• DIRECTIVE A:
Name every placement option that the text on Ontario special education placement gives in its bulleted list for students whose needs cannot be met entirely in the regular classroom.
• DIRECTIVE B:
Copy out the portion of the text on Ontario special education placement between "The regulation governing" and "specialized consultative services.", inclusive, swapping "preferences" for "wishes".

• TEXT TO READ:
In Ontario, Canada, there are various forms of specialized school programming for children with disabilities. According to the Ontario government website at: edu.gov.on.ca …. Exceptional pupils are identified as such by an Identification, Placement, and Review Committee (IPRC). Upon receiving a written request from a student’s parent(s)/guardian(s), the principal of the school must refer the student to an IPRC. The IPRC will decide whether the student is an exceptional pupil and, if so, what type of educational placement is appropriate. The principal may also, on written notice to the parent(s)/guardian(s), refer the student to an IPRC. The parent(s)/guardian(s), as well as a student who is sixteen years of age or older, have the right to attend the IPRC meeting and may request that the IPRC discuss potential programs that would meet the student’s needs. On the basis of these discussions, the IPRC can recommend the special education programs and/or services that it considers to be appropriate for the student.

The regulation governing the identification and placement of exceptional pupils directs the IPRC to consider the integration of exceptional pupils into regular classes. Before considering the option of placing a student in a special education class, the committee must first consider whether placement in a regular class, with appropriate special education programs and services, would meet the student’s needs and be consistent with the parent’s preferences. Where placement in a special education class is deemed most appropriate, the IPRC must provide written reasons for its decision. For students whose needs cannot be met entirely in the regular classroom, a range of placement options is available.

These options include:

  • A regular class with indirect support where the student is placed in a regular class for the entire day, and the teacher receives specialized consultative services.
  • A regular class with resource assistance where the student is placed in a regular class for most or all of the day and receives specialized instruction, individually or in a small group, within the regular classroom from a qualified special education teacher.
  • A regular class with withdrawal assistance where the student is placed in a regular class and receives instruction outside the classroom, for less than 50 per cent of the school day, from a qualified special education teacher.
  • A special education class with partial integration where the student is placed by the IPRC in a special education class in which the student-teacher ratio conforms to Regulation 298, section 31, for at least 50 per cent of the school day, but is integrated with a regular class for at least one instructional period daily.
  • A full-time special education class where the student-teacher ratio conforms to Regulation 298, section 31, for the entire school day.

The IPRC may also consider referring the student to a provincial committee for consideration of eligibility for admission to one of the Provincial Schools for blind, deaf or deaf-blind students, or to one of the Provincial Demonstration Schools for students with severe learning disabilities.

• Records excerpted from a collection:
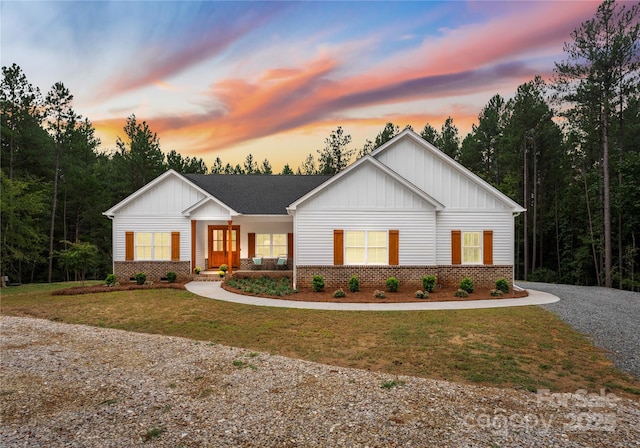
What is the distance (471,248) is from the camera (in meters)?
16.1

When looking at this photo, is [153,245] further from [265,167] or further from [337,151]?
[265,167]

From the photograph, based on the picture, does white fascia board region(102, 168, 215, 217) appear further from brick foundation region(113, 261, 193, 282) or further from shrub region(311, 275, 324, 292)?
shrub region(311, 275, 324, 292)

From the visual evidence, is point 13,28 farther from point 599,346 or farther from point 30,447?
point 599,346

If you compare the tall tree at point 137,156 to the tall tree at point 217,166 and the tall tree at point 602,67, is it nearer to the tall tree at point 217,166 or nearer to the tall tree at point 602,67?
the tall tree at point 217,166

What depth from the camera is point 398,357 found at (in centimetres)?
696

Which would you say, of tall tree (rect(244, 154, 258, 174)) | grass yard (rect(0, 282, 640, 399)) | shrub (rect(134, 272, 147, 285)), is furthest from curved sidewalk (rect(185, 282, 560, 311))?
tall tree (rect(244, 154, 258, 174))

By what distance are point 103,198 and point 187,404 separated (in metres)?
33.9

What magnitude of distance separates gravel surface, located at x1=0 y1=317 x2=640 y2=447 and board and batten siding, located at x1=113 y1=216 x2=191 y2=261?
12.1 metres

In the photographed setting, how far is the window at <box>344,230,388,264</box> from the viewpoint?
1552 cm

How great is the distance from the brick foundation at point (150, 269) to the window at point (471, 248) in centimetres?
1477

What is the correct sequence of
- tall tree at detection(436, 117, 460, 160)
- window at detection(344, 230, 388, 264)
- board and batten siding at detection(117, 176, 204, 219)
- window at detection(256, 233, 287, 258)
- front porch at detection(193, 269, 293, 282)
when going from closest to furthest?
window at detection(344, 230, 388, 264) < front porch at detection(193, 269, 293, 282) < board and batten siding at detection(117, 176, 204, 219) < window at detection(256, 233, 287, 258) < tall tree at detection(436, 117, 460, 160)

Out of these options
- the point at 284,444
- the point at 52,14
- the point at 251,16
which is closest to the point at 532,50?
the point at 251,16

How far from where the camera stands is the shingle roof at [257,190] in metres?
20.1

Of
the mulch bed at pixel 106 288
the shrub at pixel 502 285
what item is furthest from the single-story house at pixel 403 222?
the mulch bed at pixel 106 288
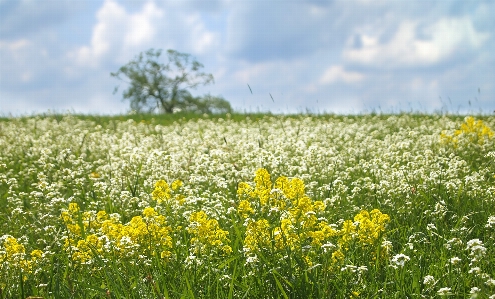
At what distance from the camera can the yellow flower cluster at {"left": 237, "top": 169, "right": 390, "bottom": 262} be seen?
4246 millimetres

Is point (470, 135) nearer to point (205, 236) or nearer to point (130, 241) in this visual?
point (205, 236)

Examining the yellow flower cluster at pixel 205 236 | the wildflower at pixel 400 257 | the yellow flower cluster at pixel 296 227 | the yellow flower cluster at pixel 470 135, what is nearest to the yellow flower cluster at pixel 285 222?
the yellow flower cluster at pixel 296 227

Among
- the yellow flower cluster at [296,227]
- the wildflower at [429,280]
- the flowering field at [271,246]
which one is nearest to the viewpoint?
the wildflower at [429,280]

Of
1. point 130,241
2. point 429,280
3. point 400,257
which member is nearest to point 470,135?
point 400,257

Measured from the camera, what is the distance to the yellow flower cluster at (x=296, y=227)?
4.25 meters

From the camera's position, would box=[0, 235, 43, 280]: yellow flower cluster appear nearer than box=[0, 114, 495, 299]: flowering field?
No

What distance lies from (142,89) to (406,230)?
50193 mm

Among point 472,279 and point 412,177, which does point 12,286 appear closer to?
point 472,279

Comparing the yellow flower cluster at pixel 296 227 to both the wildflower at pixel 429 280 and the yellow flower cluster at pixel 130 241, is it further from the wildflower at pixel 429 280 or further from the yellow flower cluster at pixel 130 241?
the yellow flower cluster at pixel 130 241

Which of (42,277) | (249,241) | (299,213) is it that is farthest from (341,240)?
(42,277)

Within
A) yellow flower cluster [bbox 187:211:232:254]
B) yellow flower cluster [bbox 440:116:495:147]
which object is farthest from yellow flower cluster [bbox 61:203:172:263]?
yellow flower cluster [bbox 440:116:495:147]

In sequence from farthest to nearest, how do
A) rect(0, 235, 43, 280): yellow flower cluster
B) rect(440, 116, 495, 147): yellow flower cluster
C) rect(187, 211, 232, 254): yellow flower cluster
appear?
rect(440, 116, 495, 147): yellow flower cluster
rect(0, 235, 43, 280): yellow flower cluster
rect(187, 211, 232, 254): yellow flower cluster

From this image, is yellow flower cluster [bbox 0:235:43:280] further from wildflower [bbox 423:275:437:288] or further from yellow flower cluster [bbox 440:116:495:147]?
yellow flower cluster [bbox 440:116:495:147]

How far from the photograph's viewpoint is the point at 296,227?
4520 mm
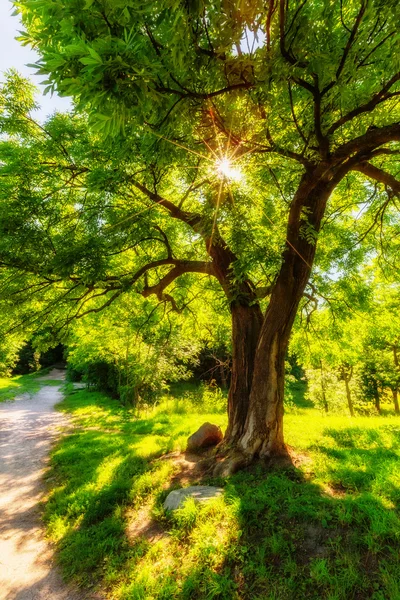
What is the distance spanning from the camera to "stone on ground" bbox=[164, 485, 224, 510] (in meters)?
4.32

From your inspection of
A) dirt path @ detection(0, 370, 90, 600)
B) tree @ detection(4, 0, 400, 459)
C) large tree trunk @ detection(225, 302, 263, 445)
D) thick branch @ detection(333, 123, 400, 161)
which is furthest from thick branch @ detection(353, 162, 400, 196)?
dirt path @ detection(0, 370, 90, 600)

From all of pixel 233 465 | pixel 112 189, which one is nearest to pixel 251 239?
pixel 112 189

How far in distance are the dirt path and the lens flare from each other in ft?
17.2

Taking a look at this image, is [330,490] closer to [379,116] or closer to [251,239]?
[251,239]

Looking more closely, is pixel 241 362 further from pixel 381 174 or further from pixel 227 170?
pixel 381 174

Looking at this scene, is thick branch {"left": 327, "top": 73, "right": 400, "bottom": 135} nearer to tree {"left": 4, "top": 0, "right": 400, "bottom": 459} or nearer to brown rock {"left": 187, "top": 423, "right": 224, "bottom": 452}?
tree {"left": 4, "top": 0, "right": 400, "bottom": 459}

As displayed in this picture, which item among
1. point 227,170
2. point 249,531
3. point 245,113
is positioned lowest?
point 249,531

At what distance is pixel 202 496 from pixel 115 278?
3.88m

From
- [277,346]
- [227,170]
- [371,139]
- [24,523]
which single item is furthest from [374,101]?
[24,523]

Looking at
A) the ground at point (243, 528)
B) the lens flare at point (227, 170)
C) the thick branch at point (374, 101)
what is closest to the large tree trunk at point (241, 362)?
the ground at point (243, 528)

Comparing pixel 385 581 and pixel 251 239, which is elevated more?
pixel 251 239

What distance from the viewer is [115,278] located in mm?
5910

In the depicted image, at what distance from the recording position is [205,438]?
648 cm

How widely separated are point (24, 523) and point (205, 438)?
337 centimetres
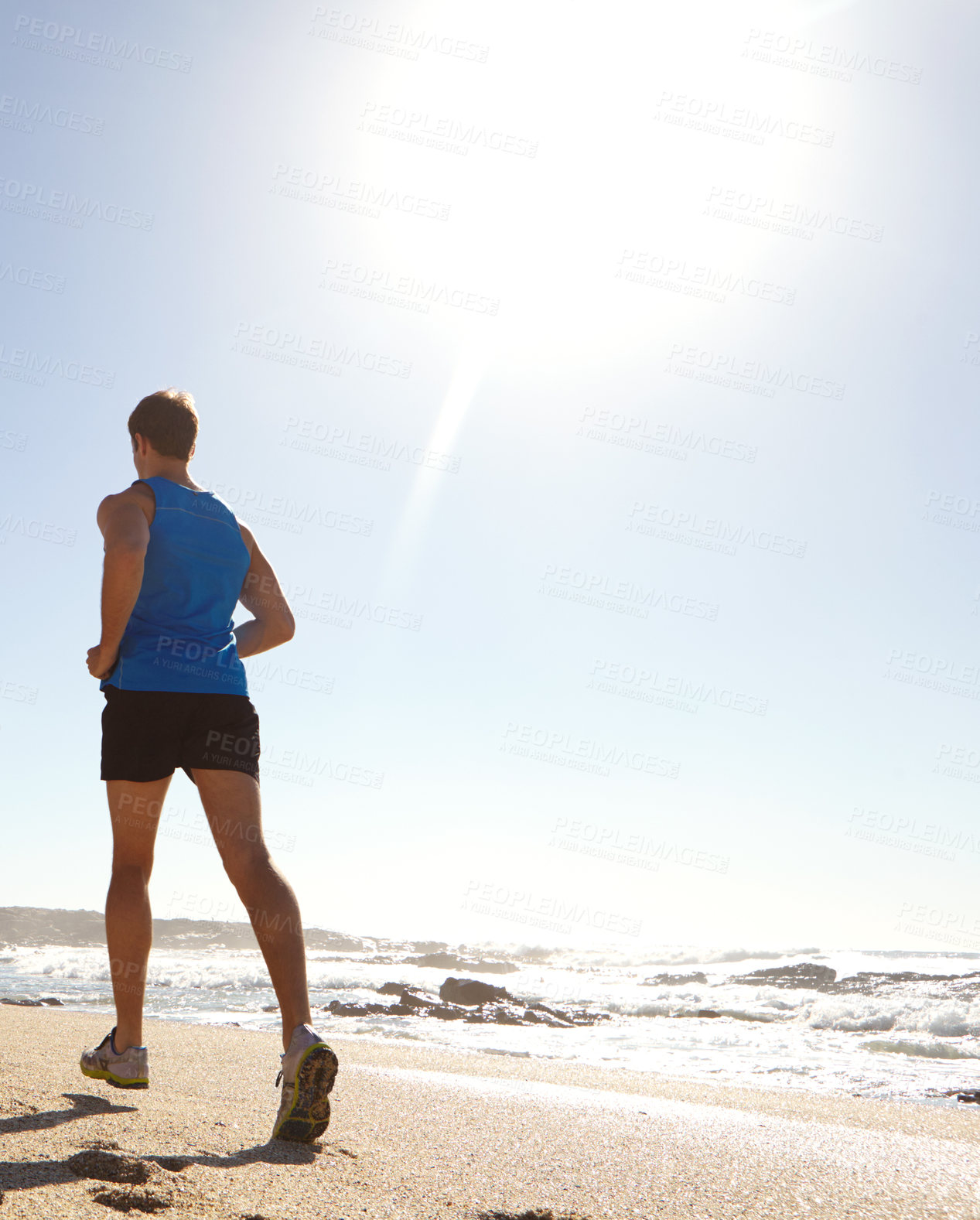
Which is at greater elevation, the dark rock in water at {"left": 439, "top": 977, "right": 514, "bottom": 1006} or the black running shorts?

• TASK RESULT A:
- A regular class with indirect support
- A regular class with resource assistance
- A regular class with withdrawal assistance
- A special education class with partial integration
- A full-time special education class

• TASK RESULT B:
The regulation governing the identification and placement of exceptional pupils directs the IPRC to consider the integration of exceptional pupils into regular classes. Before considering the option of placing a student in a special education class, the committee must first consider whether placement in a regular class, with appropriate special education programs and services, would meet the student’s needs and be consistent with the parent’s wishes. Where placement in a special education class is deemed most appropriate, the IPRC must provide written reasons for its decision. For students whose needs cannot be met entirely in the regular classroom, a range of placement options is available.

These options include:

  • A regular class with indirect support where the student is placed in a regular class for the entire day, and the teacher receives specialized consultative services.